* Start PROVIDED MATERIAL *
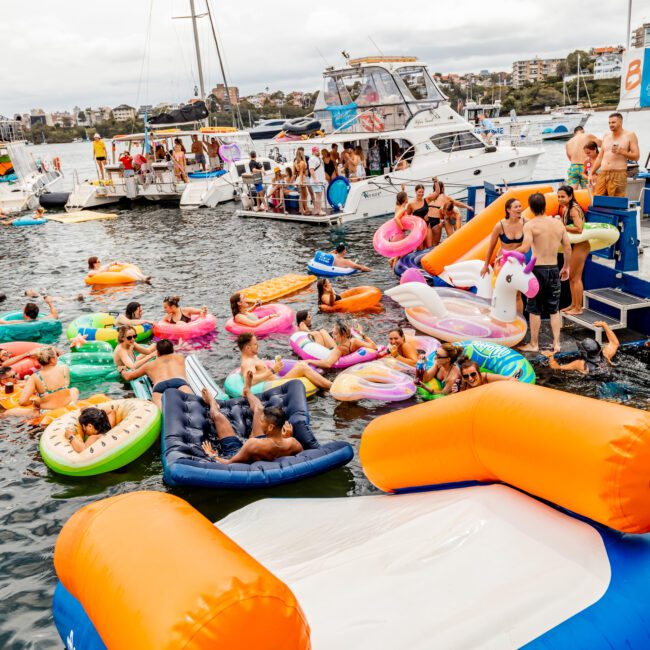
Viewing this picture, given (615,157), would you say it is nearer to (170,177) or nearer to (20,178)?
(170,177)

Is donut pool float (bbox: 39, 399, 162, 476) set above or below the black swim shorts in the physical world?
below

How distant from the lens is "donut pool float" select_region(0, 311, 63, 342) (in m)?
10.7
* End PROVIDED MATERIAL *
PROBLEM REQUIREMENTS: Convert every line of the listing above into a Markdown table with the columns "Row" and "Line," giving each line a row number. Leave out blank lines and the picture.

TASK ANSWER:
| Row | Line |
|---|---|
| 1 | Viewing this picture, given (615,157), would you say it is nearer to (170,177) or nearer to (20,178)? |
| 2 | (170,177) |
| 3 | Is donut pool float (bbox: 39, 399, 162, 476) set above or below the black swim shorts in the physical world? |
| 4 | below |
| 5 | How distant from the lens is "donut pool float" select_region(0, 311, 63, 342) (in m)? |
| 6 | 10.7 |